#### [EXERCISE PROMPT]
Rewrite the stretch from the start of the records through the line containing "Cool Bear Fleece" as a numbered list, skipping any blank lines and leaving the pictures out.

[Stored data entries]
++++
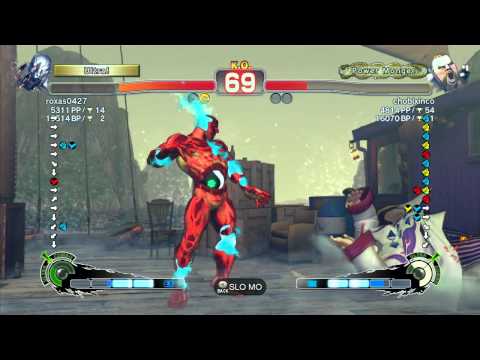 SSF4 AE: roxas0427 (Seth) vs chobixinco (Rufus) - Ranked Match (720p HD)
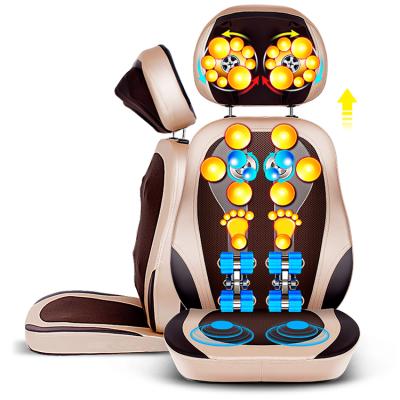 China Electric Electric Back Massager Cushion Kneading Shiatsu Back Pain Massager Machine With Infrared Heating for sale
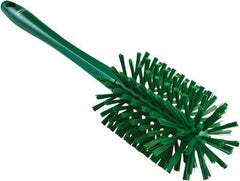 Vikan - 3-1/2" Diam Polyester Bottle Brush - 17" OAL, 6-1/4" Head Length, Polypropylene Handle - Industrial Tool & Supply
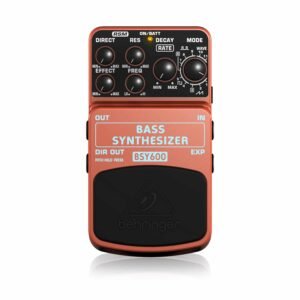 Behringer BSY600 Pedal de efectos de sintetizador de bajo Ultimate
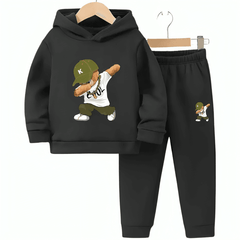Cool Bear Fleece Hoodie Tracksuit - Kin Trends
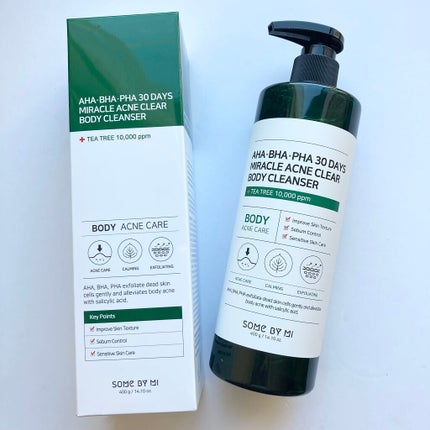 AHA·BHA·PHA 30デイズミラクルアクネボディクレンザー/SOME BY MI/ボディソープを使ったクチコミ(8枚目)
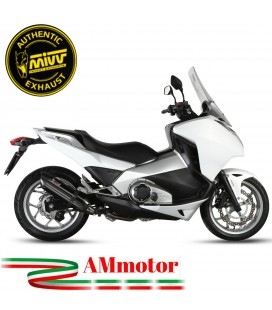 Mivv Honda Integra 750 14 - 2015 Terminale Di Scarico Moto Marmitta Suono Inox Nero Omologato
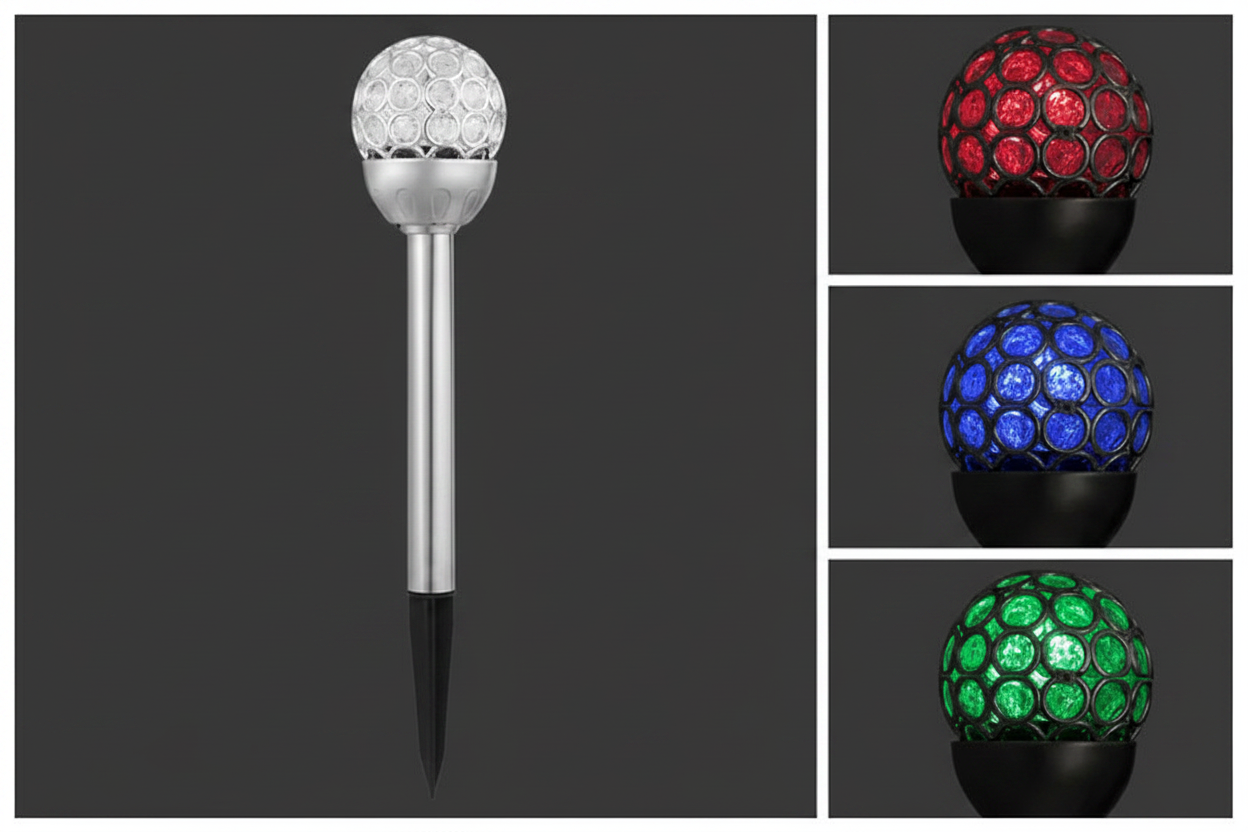 Solar RGB Ball Lights Premium Dark Background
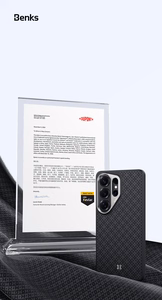 Benks Magnetic Armor Pro Armor Grid Kevlar Maciņš Metal Frame 600D (H048) for Samsung Galaxy S26 melns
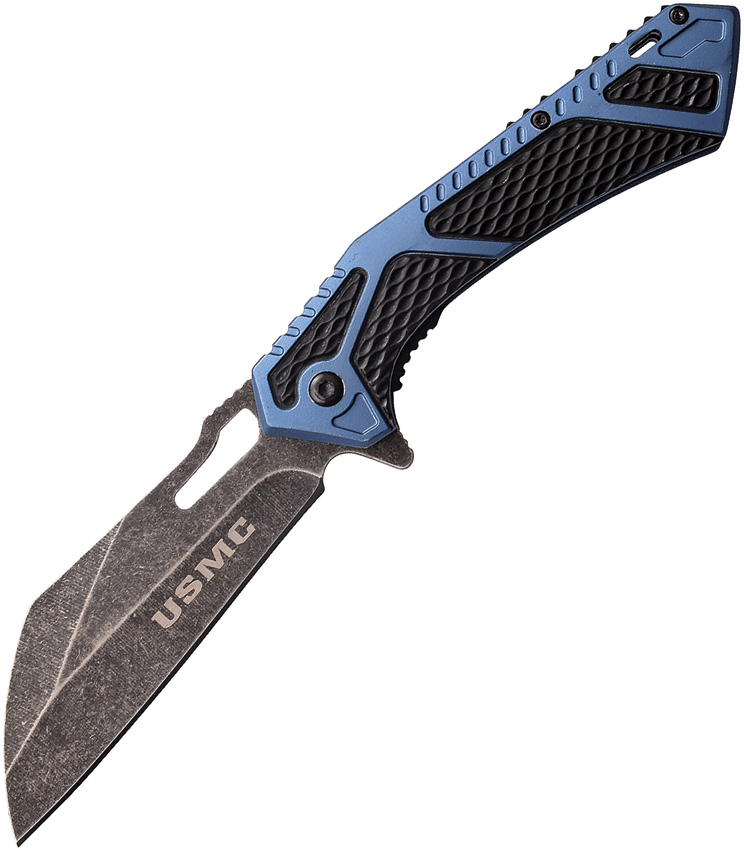 product image for USMC Black and Blue Linerlock AO 4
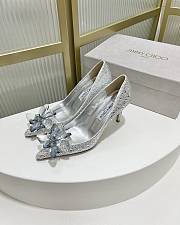 Colestore  Jimmy Choo Allure Crystal Covered Pointy Toe Pumps Crystal - 1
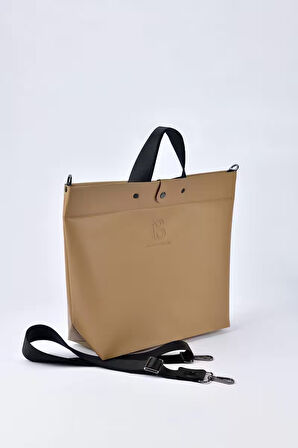 Camel (Deve Tüyü) Loop Tote Bag Çanta
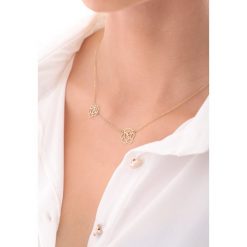 Naszyjniki damskie: Złoty Naszyjnik Flowers Symbol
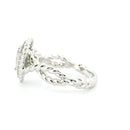 14K White Gold with 0.41CTW Natural White Diamond Women's Ring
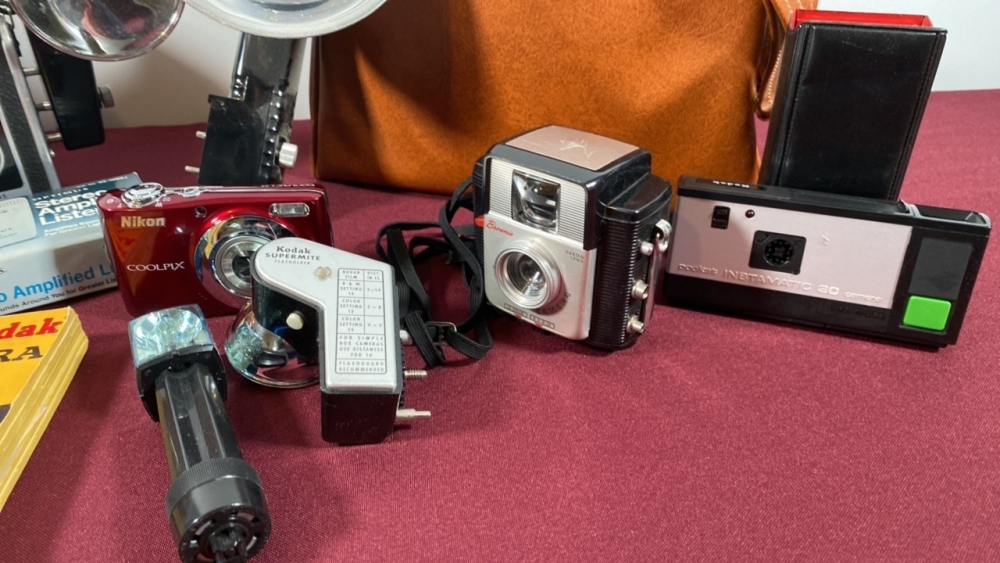 Misc Vintage Cameras, Bags and Equipment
++++
#### [ANSWER SECTION]
1.  SSF4 AE: roxas0427 (Seth) vs chobixinco (Rufus) - Ranked Match (720p HD)
2.  China Electric Electric Back Massager Cushion Kneading Shiatsu Back Pain Massager Machine With Infrared Heating for sale
3.  Vikan - 3-1/2" Diam Polyester Bottle Brush - 17" OAL, 6-1/4" Head Length, Polypropylene Handle - Industrial Tool & Supply
4.  Behringer BSY600 Pedal de efectos de sintetizador de bajo Ultimate
5. Cool Bear Fleece Hoodie Tracksuit - Kin Trends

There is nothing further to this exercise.